I giudici della Corte di Cassazione, sezione feriale penale, con la sentenza n. 36894/2015 (qui sotto allegata), hanno rigettato il ricorso proposto da un uomo condannato per atti persecutori nei confronti di una ragazza con la quale aveva avuto un relazione sentimentale.

Il ricorrente costruisce un ricorso inammissibile, poiché generico e sommario, rispetto alla decisione della Corte d'Appello che non presta fianco a critiche di sorta.
I giudici di seconde cure ben avrebbero riepilogato i fatti quali emergenti dalla denuncia della donna, ex convivente dell'imputato e madre di sua figlia, come ad esempio le testimonianze di coloro che hanno assistito a gravi episodi di violenza fisica perpetrati contro di lei.

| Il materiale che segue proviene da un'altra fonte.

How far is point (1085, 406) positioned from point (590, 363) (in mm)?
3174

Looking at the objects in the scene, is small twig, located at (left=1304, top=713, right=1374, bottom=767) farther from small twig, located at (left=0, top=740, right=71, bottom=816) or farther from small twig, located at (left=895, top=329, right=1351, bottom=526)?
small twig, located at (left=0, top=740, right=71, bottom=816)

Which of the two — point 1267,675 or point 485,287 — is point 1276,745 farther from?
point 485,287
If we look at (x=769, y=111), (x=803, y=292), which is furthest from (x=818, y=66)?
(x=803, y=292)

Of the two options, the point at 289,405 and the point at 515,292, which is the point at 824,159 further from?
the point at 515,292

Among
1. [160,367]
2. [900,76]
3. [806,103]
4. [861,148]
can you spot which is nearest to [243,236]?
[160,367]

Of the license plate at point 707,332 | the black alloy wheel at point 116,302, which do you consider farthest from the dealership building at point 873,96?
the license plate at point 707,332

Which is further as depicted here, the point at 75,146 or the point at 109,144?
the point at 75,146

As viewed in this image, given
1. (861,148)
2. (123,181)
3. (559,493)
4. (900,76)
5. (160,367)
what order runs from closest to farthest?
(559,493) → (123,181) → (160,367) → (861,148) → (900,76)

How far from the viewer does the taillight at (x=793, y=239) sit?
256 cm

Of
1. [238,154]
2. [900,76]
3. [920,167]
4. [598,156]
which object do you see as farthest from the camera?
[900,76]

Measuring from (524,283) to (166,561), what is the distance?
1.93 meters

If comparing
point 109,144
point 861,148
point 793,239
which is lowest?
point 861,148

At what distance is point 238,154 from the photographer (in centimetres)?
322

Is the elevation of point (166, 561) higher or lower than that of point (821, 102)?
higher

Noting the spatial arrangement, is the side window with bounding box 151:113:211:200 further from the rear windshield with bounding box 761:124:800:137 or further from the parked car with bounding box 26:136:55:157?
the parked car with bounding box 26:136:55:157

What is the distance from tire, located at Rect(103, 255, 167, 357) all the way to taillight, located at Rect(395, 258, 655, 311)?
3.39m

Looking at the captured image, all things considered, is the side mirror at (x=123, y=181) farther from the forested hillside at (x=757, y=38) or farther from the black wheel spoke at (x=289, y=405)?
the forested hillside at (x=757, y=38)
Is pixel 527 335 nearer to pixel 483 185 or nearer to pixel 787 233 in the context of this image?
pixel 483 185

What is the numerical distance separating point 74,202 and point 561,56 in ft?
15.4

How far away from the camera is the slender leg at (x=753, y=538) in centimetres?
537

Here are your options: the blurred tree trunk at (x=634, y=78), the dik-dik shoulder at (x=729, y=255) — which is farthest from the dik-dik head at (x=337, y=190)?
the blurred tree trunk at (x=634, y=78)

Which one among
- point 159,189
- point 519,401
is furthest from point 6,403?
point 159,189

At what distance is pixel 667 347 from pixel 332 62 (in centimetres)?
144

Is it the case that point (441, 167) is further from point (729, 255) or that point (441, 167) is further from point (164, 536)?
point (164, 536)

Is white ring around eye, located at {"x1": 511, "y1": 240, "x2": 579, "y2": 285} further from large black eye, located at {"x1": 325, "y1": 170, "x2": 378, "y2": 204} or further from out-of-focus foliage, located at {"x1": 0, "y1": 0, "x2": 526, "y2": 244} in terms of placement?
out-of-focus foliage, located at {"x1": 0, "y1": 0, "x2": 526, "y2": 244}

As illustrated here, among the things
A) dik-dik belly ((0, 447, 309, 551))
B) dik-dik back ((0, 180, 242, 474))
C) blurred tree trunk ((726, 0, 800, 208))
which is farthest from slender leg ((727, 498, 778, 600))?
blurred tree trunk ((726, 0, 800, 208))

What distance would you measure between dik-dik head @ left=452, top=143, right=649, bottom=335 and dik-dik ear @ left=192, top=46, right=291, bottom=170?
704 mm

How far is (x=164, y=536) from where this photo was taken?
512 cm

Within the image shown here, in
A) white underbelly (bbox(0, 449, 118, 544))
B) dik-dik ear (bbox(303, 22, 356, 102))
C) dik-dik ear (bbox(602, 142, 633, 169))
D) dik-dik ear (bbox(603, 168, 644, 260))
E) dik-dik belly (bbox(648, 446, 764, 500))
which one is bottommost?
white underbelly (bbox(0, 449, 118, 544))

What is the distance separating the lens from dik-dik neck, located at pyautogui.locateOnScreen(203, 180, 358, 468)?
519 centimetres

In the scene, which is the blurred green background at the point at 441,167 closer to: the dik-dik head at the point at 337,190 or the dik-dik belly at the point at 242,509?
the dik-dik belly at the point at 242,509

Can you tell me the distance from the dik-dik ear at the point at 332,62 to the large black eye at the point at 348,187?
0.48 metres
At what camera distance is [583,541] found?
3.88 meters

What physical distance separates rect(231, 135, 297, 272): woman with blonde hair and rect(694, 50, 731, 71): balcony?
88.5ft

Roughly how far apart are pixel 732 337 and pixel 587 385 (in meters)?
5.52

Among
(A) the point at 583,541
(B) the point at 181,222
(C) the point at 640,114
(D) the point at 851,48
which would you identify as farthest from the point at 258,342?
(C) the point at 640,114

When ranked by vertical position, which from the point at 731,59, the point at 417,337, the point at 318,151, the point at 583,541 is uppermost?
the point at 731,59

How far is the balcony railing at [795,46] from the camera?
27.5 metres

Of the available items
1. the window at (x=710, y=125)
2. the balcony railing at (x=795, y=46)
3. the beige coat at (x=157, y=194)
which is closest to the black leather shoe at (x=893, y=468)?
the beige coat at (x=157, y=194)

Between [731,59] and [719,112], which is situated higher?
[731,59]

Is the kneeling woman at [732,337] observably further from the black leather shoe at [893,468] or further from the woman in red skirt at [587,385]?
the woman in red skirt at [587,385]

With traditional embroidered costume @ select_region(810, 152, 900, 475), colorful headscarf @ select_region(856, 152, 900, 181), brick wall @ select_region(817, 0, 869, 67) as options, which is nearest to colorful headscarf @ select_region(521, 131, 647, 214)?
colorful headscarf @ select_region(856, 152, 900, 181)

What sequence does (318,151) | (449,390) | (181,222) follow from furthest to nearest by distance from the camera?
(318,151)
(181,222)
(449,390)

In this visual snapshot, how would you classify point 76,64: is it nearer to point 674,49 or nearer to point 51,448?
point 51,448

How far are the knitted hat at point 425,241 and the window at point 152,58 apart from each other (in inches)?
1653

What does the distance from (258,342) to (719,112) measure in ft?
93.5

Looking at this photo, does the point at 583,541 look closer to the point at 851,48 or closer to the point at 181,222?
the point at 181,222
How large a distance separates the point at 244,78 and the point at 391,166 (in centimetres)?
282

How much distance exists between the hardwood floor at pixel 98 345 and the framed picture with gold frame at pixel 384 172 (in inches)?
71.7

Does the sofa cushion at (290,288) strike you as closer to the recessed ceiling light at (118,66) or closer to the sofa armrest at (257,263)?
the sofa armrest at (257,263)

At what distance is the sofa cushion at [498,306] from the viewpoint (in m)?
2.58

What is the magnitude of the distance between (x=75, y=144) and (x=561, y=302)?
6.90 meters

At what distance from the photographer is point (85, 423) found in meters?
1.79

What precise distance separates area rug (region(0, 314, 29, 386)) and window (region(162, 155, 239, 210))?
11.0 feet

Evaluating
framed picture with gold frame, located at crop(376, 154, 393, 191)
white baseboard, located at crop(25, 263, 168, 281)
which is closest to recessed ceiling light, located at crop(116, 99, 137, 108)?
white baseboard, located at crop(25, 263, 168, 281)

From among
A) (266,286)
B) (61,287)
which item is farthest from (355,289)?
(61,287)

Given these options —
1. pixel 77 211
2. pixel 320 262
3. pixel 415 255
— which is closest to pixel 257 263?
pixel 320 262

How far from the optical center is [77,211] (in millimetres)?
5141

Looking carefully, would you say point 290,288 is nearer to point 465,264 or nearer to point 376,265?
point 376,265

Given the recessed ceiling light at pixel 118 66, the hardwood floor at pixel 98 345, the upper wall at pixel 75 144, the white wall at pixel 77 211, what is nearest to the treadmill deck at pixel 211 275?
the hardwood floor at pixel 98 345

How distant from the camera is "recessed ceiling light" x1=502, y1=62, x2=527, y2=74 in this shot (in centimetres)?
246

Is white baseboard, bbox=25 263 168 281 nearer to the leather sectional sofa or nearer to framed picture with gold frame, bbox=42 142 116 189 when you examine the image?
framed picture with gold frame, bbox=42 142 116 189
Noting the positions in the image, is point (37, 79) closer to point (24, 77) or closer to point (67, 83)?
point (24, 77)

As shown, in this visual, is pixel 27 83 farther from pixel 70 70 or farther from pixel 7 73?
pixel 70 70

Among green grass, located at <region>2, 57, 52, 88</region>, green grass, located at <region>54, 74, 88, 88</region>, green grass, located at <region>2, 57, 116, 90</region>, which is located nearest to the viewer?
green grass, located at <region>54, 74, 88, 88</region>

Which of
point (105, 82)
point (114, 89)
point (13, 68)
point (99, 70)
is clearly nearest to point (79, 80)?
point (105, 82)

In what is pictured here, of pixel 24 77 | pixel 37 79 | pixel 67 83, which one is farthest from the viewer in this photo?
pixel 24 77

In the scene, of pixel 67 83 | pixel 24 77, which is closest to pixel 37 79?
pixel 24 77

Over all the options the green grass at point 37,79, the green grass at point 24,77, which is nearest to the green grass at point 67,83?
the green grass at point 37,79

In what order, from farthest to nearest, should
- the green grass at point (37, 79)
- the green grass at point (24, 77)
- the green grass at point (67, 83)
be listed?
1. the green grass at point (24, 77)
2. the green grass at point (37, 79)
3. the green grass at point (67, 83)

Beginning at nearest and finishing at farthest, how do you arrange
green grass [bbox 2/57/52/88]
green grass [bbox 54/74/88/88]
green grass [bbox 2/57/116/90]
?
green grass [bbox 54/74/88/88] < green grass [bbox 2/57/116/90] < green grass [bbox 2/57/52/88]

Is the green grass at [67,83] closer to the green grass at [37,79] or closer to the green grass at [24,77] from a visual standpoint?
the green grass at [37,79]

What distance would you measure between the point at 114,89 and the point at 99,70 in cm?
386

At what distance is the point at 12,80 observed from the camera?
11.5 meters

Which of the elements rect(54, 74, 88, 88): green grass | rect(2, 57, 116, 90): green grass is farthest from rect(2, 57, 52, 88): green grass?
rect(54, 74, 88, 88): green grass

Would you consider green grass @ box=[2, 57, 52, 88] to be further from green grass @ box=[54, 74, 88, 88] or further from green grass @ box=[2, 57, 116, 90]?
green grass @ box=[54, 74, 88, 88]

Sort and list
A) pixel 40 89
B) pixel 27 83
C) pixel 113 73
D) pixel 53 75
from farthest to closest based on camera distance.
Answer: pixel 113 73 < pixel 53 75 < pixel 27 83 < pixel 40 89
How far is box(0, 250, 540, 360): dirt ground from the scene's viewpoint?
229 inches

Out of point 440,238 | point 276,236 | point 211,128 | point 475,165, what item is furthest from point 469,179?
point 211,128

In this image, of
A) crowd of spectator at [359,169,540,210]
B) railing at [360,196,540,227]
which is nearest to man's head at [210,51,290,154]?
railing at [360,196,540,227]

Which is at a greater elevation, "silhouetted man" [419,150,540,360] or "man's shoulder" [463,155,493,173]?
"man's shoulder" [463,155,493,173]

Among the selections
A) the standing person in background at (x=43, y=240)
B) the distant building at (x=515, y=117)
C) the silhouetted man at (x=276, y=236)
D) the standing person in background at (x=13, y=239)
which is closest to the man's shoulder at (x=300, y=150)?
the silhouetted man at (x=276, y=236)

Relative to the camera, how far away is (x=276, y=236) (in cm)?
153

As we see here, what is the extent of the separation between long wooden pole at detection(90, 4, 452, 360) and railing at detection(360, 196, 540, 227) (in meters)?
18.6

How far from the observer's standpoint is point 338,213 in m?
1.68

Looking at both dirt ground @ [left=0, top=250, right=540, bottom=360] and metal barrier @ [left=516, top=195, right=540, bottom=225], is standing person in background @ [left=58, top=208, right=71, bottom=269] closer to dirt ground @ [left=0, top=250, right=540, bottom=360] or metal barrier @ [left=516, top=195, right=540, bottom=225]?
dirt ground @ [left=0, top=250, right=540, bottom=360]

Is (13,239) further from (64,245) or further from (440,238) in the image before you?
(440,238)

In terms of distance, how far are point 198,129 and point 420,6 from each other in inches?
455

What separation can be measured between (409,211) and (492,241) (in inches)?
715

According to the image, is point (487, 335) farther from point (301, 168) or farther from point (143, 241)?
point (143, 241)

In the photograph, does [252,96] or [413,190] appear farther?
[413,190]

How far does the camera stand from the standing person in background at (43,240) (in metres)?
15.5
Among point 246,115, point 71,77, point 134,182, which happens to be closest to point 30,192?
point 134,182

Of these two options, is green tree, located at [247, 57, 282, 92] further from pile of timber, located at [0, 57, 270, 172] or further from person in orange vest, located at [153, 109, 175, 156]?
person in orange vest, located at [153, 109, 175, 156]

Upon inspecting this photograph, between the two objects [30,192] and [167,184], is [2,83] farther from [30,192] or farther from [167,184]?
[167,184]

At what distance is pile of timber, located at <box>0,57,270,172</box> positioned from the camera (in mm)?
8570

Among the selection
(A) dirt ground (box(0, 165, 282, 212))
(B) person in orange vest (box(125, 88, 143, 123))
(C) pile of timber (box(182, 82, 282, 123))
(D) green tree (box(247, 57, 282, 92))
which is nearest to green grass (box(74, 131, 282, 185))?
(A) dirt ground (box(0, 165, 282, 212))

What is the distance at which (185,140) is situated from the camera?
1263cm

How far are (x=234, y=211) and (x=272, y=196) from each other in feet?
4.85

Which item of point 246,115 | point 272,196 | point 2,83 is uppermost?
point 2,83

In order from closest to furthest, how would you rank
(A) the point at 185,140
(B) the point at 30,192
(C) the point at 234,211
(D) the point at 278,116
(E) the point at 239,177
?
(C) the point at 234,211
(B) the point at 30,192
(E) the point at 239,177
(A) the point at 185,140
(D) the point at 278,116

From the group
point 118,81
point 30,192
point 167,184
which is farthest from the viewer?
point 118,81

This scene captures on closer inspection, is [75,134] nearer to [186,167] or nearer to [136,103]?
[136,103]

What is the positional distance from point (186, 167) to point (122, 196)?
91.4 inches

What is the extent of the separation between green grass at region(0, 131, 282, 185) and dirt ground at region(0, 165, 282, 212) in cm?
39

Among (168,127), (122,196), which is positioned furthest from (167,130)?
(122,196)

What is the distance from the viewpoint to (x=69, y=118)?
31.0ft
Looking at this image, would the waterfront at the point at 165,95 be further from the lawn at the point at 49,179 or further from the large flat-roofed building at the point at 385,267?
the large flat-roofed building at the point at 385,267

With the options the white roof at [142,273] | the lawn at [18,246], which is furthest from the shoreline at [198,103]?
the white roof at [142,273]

Si tratta di episodi inseriti in un contesto molto ampio, fatto di pressanti e ripetute telefonate e minacce e gesti oltremodo invasivi, come l'aver creato profili falsi riferibili alla donna su vari social frequentati da maniaci sessuali così che la stessa finiva per diventare, suo malgrado, oggetto delle insistenze di costoro che pensavano fosse disponibile per i loro interessi.

Addirittura, per gli Ermellini, le reiterate trasgressioni dell'imputato alle prescrizioni e ai divieti impostigli, rendono necessario un aggravamento delle misure cautelari poiché l'intero complesso delle acquisizioni processuali ha provato, oltre ogni ragionevole dubbio, come l'imputato non abbia esitato a malmenare l'ex convivente reiteratamente, anche in presenza di terzi, a terrorizzarla con ripetute minacce, persino di morte, arrivando, a tal fine, anche ad appostarsi sotto l'abitazione della donna, mettendo a repentaglio anche l'incolumità della propria figlia.

Dichiarato inammissibile il ricorso, il ricorrente viene condannato al pagamento delle spese processuali.